2. Statistical approach. Statistical systems use a “training set” of documents that talks about the same topic and uses different algorithms (Bayesian, LSA or many others) to extract sets of key elements of the document to build implicit rules that will then be used to classify content. These systems have no understanding of words, nor can the system administrator pinpoint why specific terms are selected by the algorithm or why they are being weighted. In the event the classification is incorrect, there is no accurate way to modify a rule for better results. The only option is to select new training documents and start again. As content changes, new rules must be recreated to keep up with changes in the content being ingested. Finally, let’s not forget that in reality, most organizations do not have a training set of documents for each node of the category, which inevitably causes accuracy and scalability issues.
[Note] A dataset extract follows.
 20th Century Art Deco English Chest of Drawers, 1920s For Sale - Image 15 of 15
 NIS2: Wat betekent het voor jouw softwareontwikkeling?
This approach sounds appealing to many because it seems fully automatic (although training requires a significant amount of time and manual work) and sounds wonderful due to the savings in time and manpower. In reality, the idea that a computer system can magically categorize content has created exaggerated expectations which have not only proven to be unrealistic and unreliable, but also detrimental to the industry.
3. Rules based approach. In this approach, rules are written to capture the elements of a document that assign it to a category; rules can be written manually or generated with an automatic analysis and only then validated manually (a time savings of up to 90%). Rules are deterministic (you know why a document is assigned to a category), flexible, powerful (much more than a bag of keywords) and easy to express. The best option is to use a true semantic technology to implement semantic rules (rules can be written at the keyword or linguistic level), which makes it possible to leverage many elements to work faster and obtain better results:
A. A semantic network provides a true representation of the language and how meaningful words are used in the language in their proper context.
B. With semantics, rules are simpler to write and much more powerful, making it possible to work with a higher level of abstraction.
C. Once rules are written, the classification system provides superior precision and recall because semantic technology allows words to be understood in their proper context.
D. Once the system is deployed, documents that do not “fit” into a specific category are identified and automatically separated, and the system administrator is able to fully understand why it was not classified. The administrator can then make an informed decision on whether to modify an existing rule for the future, or create a new class for content that has not been previously identified.
Why Semantic Intelligence is the best option.
Semantic technology is a way of processing and interpreting content that relies on a variety of linguistic techniques/processing, including text mining, entity extraction, concept analysis, natural language processing, categorization, normalizing, federating and sentiment analysis. Semantic technology allows for the automatic comprehension of words, sentences, paragraphs, and entire documents, and is able to understand the meanings of words expressed in their proper context, no matter the number (singular or plural), gender, verb tense or mode (indicative or imperative).
As opposed to keyword and statistical technologies that process content as data, semantic technology is based on not just data, but the relationships between and the meaning of the data. This ability to understand words in context is what makes automatic classification possible, and what allows it to not only manage the chaos of our data, but optimize it for even further analysis and intelligence.